Subject: File No. S7-09-09
From: Jeff J Groves
Affiliation: Compliance Consultant - Former Adviser CCO

July 7, 2009

Regarding the proposed changes to custody rules, I believe it makes sense to have advisers whose only form of custody is the direct deduction of management fees from client accounts be excluded from the proposed custody rule provisions - namely the surprise financial audit. This form of custody is very low risk to the client from any form of abuse. When asked in a recent CCO Outreach, none of the Staff present could recall any case or action involving the abuse of the fee payment arrangement.

Additional regulation for fee payment custody would ultimately harm investors/clients. Clients would be inconvenienced by having to contact their custodian quarterly to initiate the sending of fees to their adviser. Ultimately, Advisors would pass along the added cost of regulation (both the direct cost of compliance and the added collection and bad debt expenses) for fee deduction in the form of higher management fees or in the form of fee payment provision amendments to existing management agreements.
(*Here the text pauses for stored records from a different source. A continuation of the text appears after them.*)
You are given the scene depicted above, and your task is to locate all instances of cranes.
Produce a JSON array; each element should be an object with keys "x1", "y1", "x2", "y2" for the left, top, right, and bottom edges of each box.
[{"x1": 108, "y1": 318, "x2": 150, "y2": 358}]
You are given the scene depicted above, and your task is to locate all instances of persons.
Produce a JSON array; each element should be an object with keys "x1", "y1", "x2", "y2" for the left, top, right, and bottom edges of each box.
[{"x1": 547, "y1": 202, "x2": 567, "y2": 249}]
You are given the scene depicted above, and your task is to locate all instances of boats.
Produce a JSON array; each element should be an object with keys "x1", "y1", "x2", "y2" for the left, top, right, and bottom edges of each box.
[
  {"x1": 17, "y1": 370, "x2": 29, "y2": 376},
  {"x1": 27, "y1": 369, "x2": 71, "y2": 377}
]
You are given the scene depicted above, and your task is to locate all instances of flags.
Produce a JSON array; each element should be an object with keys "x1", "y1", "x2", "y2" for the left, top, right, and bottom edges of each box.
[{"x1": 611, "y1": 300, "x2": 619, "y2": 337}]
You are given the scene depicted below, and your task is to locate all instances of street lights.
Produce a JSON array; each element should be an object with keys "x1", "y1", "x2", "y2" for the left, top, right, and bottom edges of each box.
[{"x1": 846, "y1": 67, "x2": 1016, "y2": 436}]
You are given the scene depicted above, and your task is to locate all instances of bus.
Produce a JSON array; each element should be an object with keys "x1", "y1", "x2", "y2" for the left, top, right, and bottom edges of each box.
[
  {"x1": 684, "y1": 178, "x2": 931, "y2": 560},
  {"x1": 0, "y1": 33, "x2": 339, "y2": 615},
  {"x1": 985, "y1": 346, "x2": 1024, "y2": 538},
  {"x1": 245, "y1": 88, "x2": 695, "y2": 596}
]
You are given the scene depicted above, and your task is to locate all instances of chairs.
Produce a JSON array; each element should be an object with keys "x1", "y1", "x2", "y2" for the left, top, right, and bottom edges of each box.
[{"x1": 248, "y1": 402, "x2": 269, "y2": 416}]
The inconvenience and added cost to clients would not be offset by any added security to their funds. There would be little for a surprise auditor to audit for fee deduction custody advisors that is not already covered in the firm's compliance program and the custodian's back office operations. As part of any compliance program I have been affiliated with, there is a no less than annual test by reconciling fees paid with investment management contracted fee rates. Audits by SEC staff also look for the firm to provide documentation of this reconciliation. All transactions in and out of client accounts are monitored by the compliance programs and regulatory audit as well. Another check and balance lies with the client custodian. Custodians need additional documentation for any kind of deduction or transfer of funds in an account that are more or different than the customary fee deduction.
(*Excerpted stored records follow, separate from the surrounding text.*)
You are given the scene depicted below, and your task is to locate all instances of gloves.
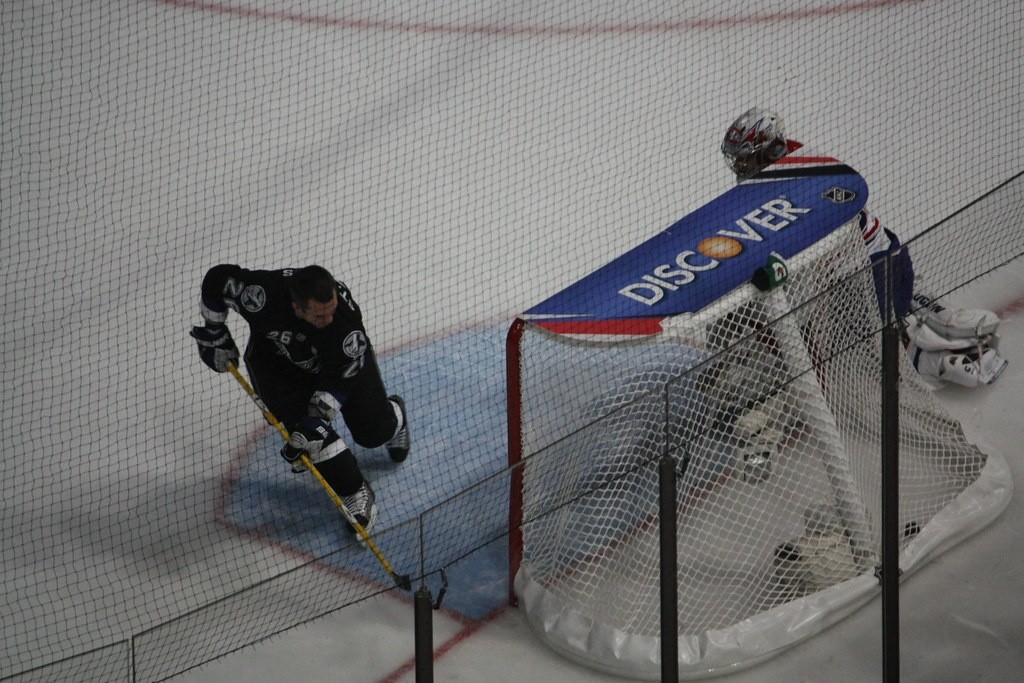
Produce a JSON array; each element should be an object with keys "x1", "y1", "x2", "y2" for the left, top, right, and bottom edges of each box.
[
  {"x1": 280, "y1": 416, "x2": 332, "y2": 473},
  {"x1": 189, "y1": 325, "x2": 239, "y2": 373}
]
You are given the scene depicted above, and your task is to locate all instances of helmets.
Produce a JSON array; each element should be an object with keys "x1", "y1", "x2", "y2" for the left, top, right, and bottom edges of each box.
[{"x1": 720, "y1": 106, "x2": 788, "y2": 185}]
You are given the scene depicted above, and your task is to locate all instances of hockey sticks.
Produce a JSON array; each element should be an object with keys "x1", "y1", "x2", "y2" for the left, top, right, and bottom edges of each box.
[{"x1": 228, "y1": 360, "x2": 413, "y2": 593}]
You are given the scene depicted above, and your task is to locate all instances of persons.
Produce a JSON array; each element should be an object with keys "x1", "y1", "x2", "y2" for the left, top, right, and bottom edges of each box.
[
  {"x1": 708, "y1": 107, "x2": 1008, "y2": 444},
  {"x1": 189, "y1": 265, "x2": 410, "y2": 548}
]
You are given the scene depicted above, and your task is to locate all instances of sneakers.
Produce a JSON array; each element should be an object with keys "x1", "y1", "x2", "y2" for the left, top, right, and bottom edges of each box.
[
  {"x1": 386, "y1": 395, "x2": 410, "y2": 462},
  {"x1": 940, "y1": 345, "x2": 1009, "y2": 389},
  {"x1": 343, "y1": 478, "x2": 380, "y2": 548}
]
However,if the Commission does wish greater transparancy with fee deduction custodied advisors (or all advisors for that matter), having advisors commission a year end financial audit by an independent public accountant that is required to be submitted to the Commission (much as broker dealers submit audits to FINRA) would seem to be much more worthwhile in obtaining added transparency without interfering with what is currently an efficient, low risk method of management fee payment.

Lastly, and this is a bigger issue, the frequency of regulatory audits of advisers must be increased. In my consulting practice, many of the adviser clients have not seen the SEC in thier offices since inception for some of the newer advisors (5-7 years old) and the older advisers have not seen SEC staff in 10 or more years in some cases. In a era of contricted budgets, it is more difficult to encourage compliance with current regulation now when (in the adviser's view) they may not even get audited for another decade. With the current frequency of audits, there is incentive to let things go for a while and worry about catching up when it is years further into its audit cycle.

As an example, one firm was just audited and came through in reasonably good shape. The owners are older and planning to retire in 5-7 years. They think they have just under gone their last SEC audit. While I have little fear that their clients will always be well served, one does have to wonder what incentive does a firm like that really have to maintain and incur the expense of an up-to-date compliance system?